Investigators tied to special counsel Bob Mueller’s investigation into Russian involvement in the 2016 election have also sat down with Steele to discuss the dossier and his findings, according to CNN reporting. The firm hired to produce the dossier – Fusion GPS – is refusing to testify before Congress about its involvement. (Fusion GPS founder Glenn Simpson spent 10 hours meeting with Senate Judiciary Committee staff back in August.)
Trump has the fact of that refusal basically right. But his assertions that the dossier is fake news, “totally made-up stuff” or, as was the case in Thursday’s tweet, “discredited” are not born out by the facts as we know them. “Not corroborated” is not the same thing as “not true.” Some (many?) of the allegations in the Steele dossier may be untrue. But we simply don’t have enough information to conclude that they are at the moment.
So Trump is wrong about the dossier being “discredited and Fake.” (He is also wrong about capitalizing “fake” in that sentence. But, I digress.)

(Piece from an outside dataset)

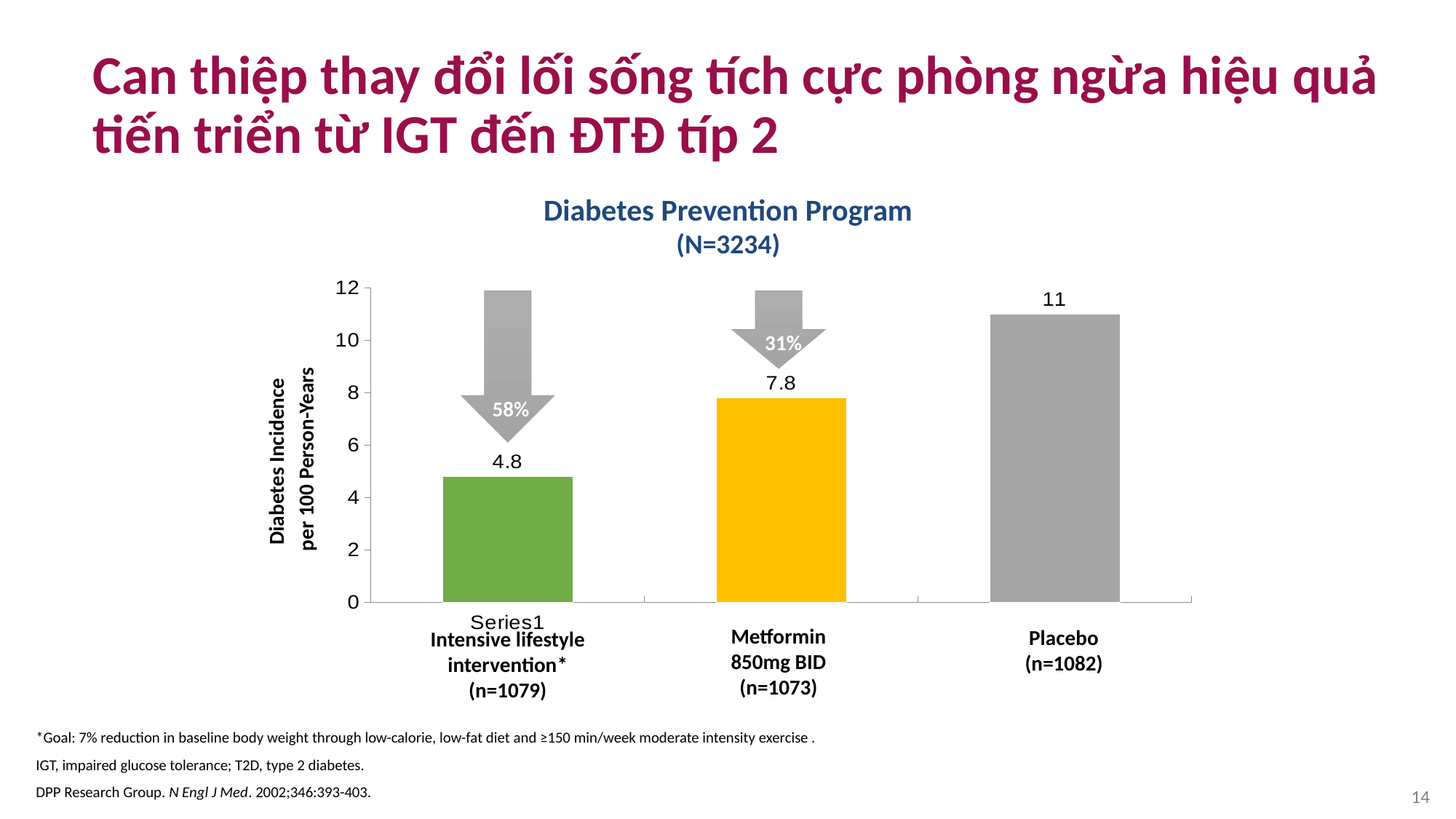
Which group has the highest diabetes incidence? Placebo Which has a higher diabetes incidence, Metformin 850mg BID or Placebo? Placebo What kind of chart is shown on the slide? Bar chart What is the diabetes incidence per 100 person-years for the Metformin 850mg BID group? 7.8 Is the value for the Placebo group greater or less than 10? greater What is the diabetes incidence per 100 person-years for the Intensive lifestyle intervention group? 4.8 What is the difference in diabetes incidence between the Metformin group and the Intensive lifestyle intervention group? 3 What is the difference in diabetes incidence between the Placebo group and the Metformin group? 3.2 How many groups are shown in the chart? 3 What percentage reduction is shown by the arrow above the Intensive lifestyle intervention bar? 58% What is the diabetes incidence per 100 person-years for the Placebo group? 11 Which group has the lowest diabetes incidence? Intensive lifestyle intervention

The bigger issue – at least to me – is that Trump is suggesting that the dossier itself was funded by some combination of a foreign power, the opposition political party and a federal law enforcement agency.
It’s easy to roll your eyes at the very suggestion and dismiss that idea as just Trump being Trump. “You guys always take him literally,” Trump’s supporters will say. “You shouldn’t!”
OK. But here’s the thing: President Trump is, um, the President. Which means he is held to the same standard every past president is held to. And by that standard, this tweet is crazy.
Port yourself six years back in time. It’s 2011. President Barack Obama takes to Twitter to say that the stories over his place of birth are the result of a joint China-Republicans-CIA operation designed to discredit him.
How do you think that one would sit with the average American?
The point here is that it is deeply irresponsible for a president of the United States to even flirt with this sort of conspiracy talk. You can love Donald Trump and still believe that the idea that the Russians, the Democrats and the FBI co-funded a dossier designed to discredit Trump’s 2016 campaign is totally bonkers.
Unfortunately, lots and lots of Trump backers will believe this stuff solely by dint of the fact that Trump tweeted it. And that, of course, is Trump’s goal. Muddy the waters and discredit the ongoing investigations into what Russia did in the 2016 election. Make the whole thing into a partisan witch hunt.
But, there is no plausible scenario by which what Trump suggested this morning – a wide-scale conspiracy involving three separate actors across federal agencies and continents – actually happened. That we can’t (won’t?) agree on that seemingly obvious fact is troubling.